» **Extracted material**
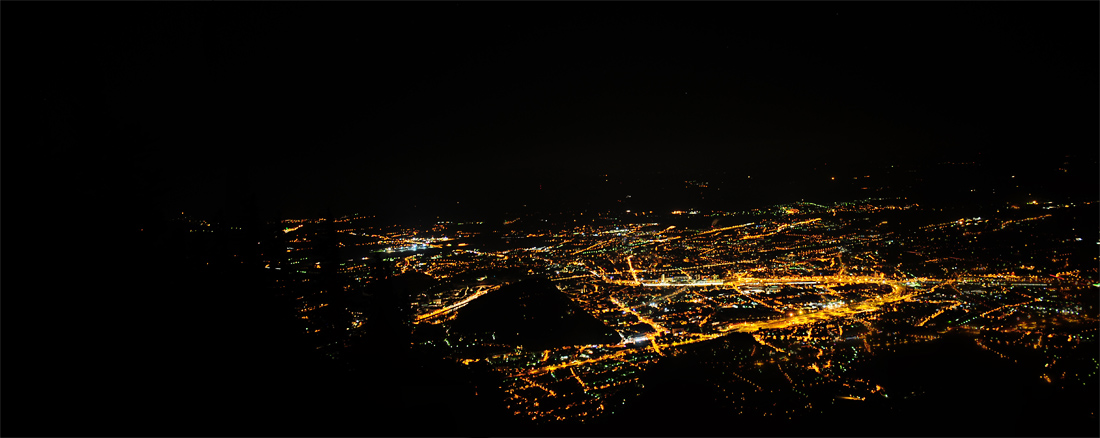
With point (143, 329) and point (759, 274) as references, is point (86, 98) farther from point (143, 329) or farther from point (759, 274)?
point (759, 274)

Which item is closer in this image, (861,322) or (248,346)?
(248,346)

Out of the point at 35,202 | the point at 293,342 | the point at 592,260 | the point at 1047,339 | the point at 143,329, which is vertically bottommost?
the point at 592,260

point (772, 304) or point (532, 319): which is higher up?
point (532, 319)

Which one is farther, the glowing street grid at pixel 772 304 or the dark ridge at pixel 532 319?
the dark ridge at pixel 532 319

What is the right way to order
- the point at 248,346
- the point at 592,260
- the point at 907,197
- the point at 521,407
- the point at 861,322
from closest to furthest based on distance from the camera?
the point at 248,346 → the point at 521,407 → the point at 861,322 → the point at 592,260 → the point at 907,197

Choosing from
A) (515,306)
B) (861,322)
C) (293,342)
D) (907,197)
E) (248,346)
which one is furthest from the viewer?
(907,197)

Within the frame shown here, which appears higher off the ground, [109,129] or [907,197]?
[109,129]

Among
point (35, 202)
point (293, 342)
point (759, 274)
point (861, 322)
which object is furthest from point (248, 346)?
point (759, 274)

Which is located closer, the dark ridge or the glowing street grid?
the glowing street grid

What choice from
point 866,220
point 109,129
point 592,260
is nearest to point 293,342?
point 109,129

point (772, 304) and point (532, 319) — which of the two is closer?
point (532, 319)
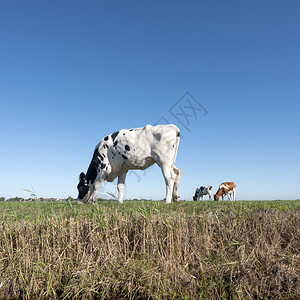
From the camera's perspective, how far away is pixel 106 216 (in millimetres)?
5625

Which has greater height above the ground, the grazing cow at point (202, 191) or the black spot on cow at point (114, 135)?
the black spot on cow at point (114, 135)

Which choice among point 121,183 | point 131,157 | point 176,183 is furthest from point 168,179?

» **Stated task**
Print each line of the material above exactly, with the pictures removed from your copy.

» **Reply to the exercise**
With point (143, 329) and point (759, 274) as references, is point (86, 98) farther from point (143, 329) or farther from point (759, 274)?
point (759, 274)

Which item is closer in this image, (861,322) or (248,346)?
(248,346)

Out of the point at 35,202 | the point at 293,342 | the point at 592,260 | the point at 1047,339 | the point at 143,329, which is vertically bottommost?
the point at 592,260

point (772, 304) or point (532, 319): which is higher up?
point (532, 319)

Which one is farther, the glowing street grid at pixel 772 304 or the dark ridge at pixel 532 319?
the dark ridge at pixel 532 319

What is the right way to order
- the point at 248,346
- the point at 592,260
- the point at 907,197
- the point at 521,407
- the point at 861,322
from closest to furthest based on distance from the camera?
the point at 248,346 → the point at 521,407 → the point at 861,322 → the point at 592,260 → the point at 907,197

Choosing from
A) (515,306)
B) (861,322)
C) (293,342)
D) (907,197)
E) (248,346)
which one is furthest from the viewer?
(907,197)

Within the frame shown here, which appears higher off the ground, [109,129] or [907,197]?
[109,129]

Among
point (35, 202)
point (293, 342)
point (759, 274)
point (861, 322)
which object is furthest from point (248, 346)?
point (759, 274)

Which is located closer, the dark ridge or the glowing street grid?
the glowing street grid

What choice from
point 866,220
point 109,129
point 592,260
is nearest to point 293,342?
point 109,129

point (772, 304) and point (532, 319) — which of the two is closer?
point (532, 319)
From the camera's perspective, how far away is pixel 106 216 (in millimetres)?
5625

Which has greater height above the ground, the grazing cow at point (202, 191) or the black spot on cow at point (114, 135)?
the black spot on cow at point (114, 135)

Which choice among point 121,183 | point 131,157 | point 176,183 is furthest from point 168,179?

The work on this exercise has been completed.